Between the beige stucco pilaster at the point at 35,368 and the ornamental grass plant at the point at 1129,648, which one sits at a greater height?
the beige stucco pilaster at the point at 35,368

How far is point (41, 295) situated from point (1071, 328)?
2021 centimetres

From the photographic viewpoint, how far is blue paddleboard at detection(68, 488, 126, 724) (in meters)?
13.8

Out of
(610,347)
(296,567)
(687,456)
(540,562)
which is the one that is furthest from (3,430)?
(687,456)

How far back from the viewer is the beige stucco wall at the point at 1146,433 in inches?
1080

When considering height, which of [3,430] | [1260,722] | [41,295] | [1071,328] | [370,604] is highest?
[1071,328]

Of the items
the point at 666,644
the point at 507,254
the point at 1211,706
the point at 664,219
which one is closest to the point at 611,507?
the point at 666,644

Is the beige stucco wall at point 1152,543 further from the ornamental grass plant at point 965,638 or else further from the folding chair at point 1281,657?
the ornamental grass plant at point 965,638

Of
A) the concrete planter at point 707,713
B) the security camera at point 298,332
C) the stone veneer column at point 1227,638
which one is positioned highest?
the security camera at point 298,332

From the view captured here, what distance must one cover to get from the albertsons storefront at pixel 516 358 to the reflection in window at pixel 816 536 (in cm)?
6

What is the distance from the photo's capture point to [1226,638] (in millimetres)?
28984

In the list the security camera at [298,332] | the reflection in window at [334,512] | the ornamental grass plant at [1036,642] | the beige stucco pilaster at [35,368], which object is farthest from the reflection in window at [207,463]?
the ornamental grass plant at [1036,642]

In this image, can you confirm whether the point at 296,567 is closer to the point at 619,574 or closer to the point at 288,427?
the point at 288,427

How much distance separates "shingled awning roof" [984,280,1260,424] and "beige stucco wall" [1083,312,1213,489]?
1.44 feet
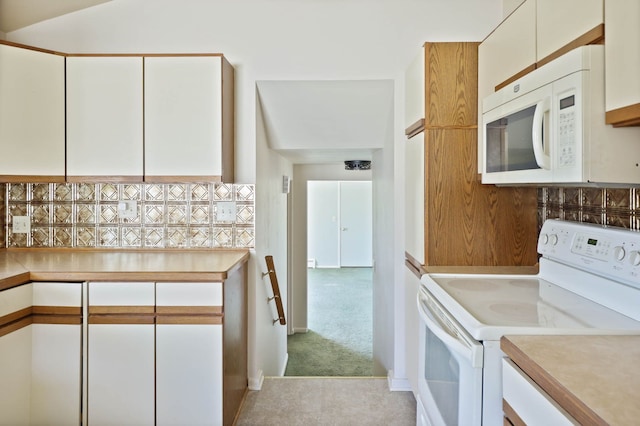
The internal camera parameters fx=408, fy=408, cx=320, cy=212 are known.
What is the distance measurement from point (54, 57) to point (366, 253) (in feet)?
21.2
▬▬▬▬▬▬▬▬▬▬
CHALLENGE: Starting at the line containing "How much distance" and ending at the end of the listing, write out every line again, requests included, and multiply each distance given in the answers by 2.35, rounding to the original number of decimal places with halves rounded up. Leave the pictures out.

EXERCISE ANSWER:
How much distance separates "shingled awning roof" [984,280,1260,424] and "beige stucco wall" [1083,312,1213,489]?
3.38 feet
The internal camera parameters fx=408, fy=408, cx=320, cy=212 are known.
What is the distance measurement from point (54, 57) to point (366, 253) (in feet)?
49.8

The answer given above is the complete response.